July 11, 2011 — Vol. 27 No. 27
Intense livestock grazing over a relatively short period of time can benefit rangelands, according to a study published by Idaho State University researchers.
"The most important thing demonstrated by our study is that grazing can be a positive tool for range management," said Keith Weber, director of the ISU GIS Training and Research Center. "Our study plot that featured intense, short-term grazing had 10 percent more soil moisture than other sites."
Weber and ISU GIS Ph.D. alum Bhushan Gokhale published the study "Effect of grazing on soil-water content in semiarid rangelands of southeast Idaho" in the Journal of Arid Environments.
The study, funded in part by a $1.5 million NASA grant, was conducted on three plots of land on the ISU O'Neal Ecological Preserve near McCammon, Idaho. One plot featured rest/rotation grazing practices where 300 head of cattle where grazed for 30 days; a second plot was not grazed; and a third, smaller plot, featured 125 head of cattle grazing for six days.
"The density of grazing in the smallest plot was six times as much as what occurred on the rest/rotation plot," Weber said.
At the end of the study, all three plots all had roughly the same amount of shrub and grass cover as they had prior to the study. The difference between the three plots, however, was that the small plot grazed intensely for a short period of time had 10 percent greater soil moisture compared to the other two.

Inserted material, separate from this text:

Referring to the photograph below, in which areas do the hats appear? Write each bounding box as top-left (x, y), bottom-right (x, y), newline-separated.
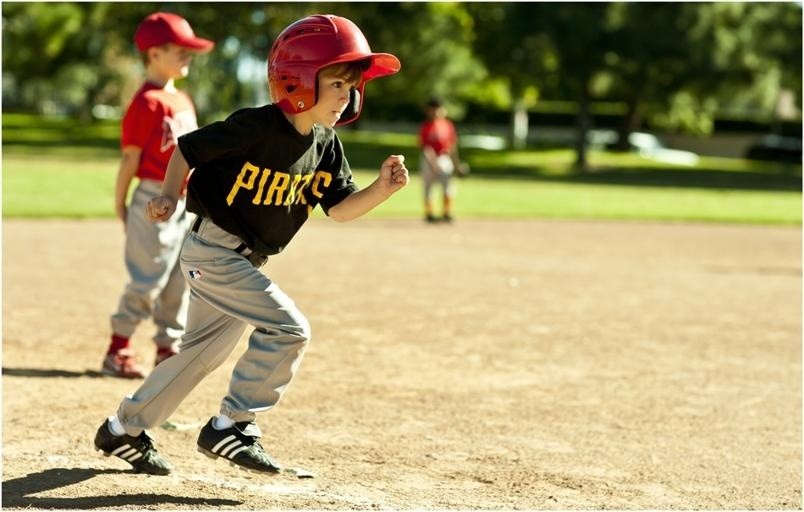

"There was significantly more litter, which is essentially trampled down dead grasses, in the smaller plot," Weber said. "That litter acts as a mulch for the soil and grasses. Without the high density of animals grazing in a small area, there is less litter, less mulch and dryer soils."
In the semiarid American West, including the Intermountain Region, conserving water is key, and a 10 percent increase in soil moisture is significant. Weber noted that while there are many variables in livestock grazing, his study has shown that prescribed grazing can increase soil moisture, leading to more grass and increased biomass.
"In the West, water is key," Weber said. "If we can capture and retain it by changing some grazing practices, it could really make a different in range production and benefit the economy of rural Idaho."